Express the data below, from the line containing "in the image?" through the end, inclusive, as a Markdown table with the columns Row and Line, leaving out blank lines.

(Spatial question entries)
•••

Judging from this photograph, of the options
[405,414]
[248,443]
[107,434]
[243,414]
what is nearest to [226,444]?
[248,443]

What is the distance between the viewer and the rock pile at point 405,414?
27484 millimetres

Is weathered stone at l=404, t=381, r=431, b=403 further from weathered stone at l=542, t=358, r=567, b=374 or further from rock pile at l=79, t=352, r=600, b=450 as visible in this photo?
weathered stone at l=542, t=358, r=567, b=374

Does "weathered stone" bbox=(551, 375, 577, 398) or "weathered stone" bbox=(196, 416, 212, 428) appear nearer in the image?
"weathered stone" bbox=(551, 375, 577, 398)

•••

- _WRITTEN REPLY_
| Row | Line |
|---|---|
| 1 | Does "weathered stone" bbox=(551, 375, 577, 398) or "weathered stone" bbox=(196, 416, 212, 428) appear nearer in the image? |
| 2 | "weathered stone" bbox=(551, 375, 577, 398) |